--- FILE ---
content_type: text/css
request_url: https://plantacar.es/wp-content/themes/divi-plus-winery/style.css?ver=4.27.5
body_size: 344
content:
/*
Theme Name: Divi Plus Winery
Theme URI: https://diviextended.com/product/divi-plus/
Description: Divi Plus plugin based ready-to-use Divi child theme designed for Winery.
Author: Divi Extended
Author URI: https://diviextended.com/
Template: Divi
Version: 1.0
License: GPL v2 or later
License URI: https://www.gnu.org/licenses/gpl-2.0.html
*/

☆ ☆ ☆ ☆ ☆ ☆ ☆

● Directions for this task: Each entry must be retyped exactly as it was written above.

● Answer to the exercise:
--- FILE ---
content_type: text/css
request_url: https://plantacar.es/wp-content/themes/divi-plus-winery/style.css?ver=4.27.5
body_size: 344
content:
/*
Theme Name: Divi Plus Winery
Theme URI: https://diviextended.com/product/divi-plus/
Description: Divi Plus plugin based ready-to-use Divi child theme designed for Winery.
Author: Divi Extended
Author URI: https://diviextended.com/
Template: Divi
Version: 1.0
License: GPL v2 or later
License URI: https://www.gnu.org/licenses/gpl-2.0.html
*/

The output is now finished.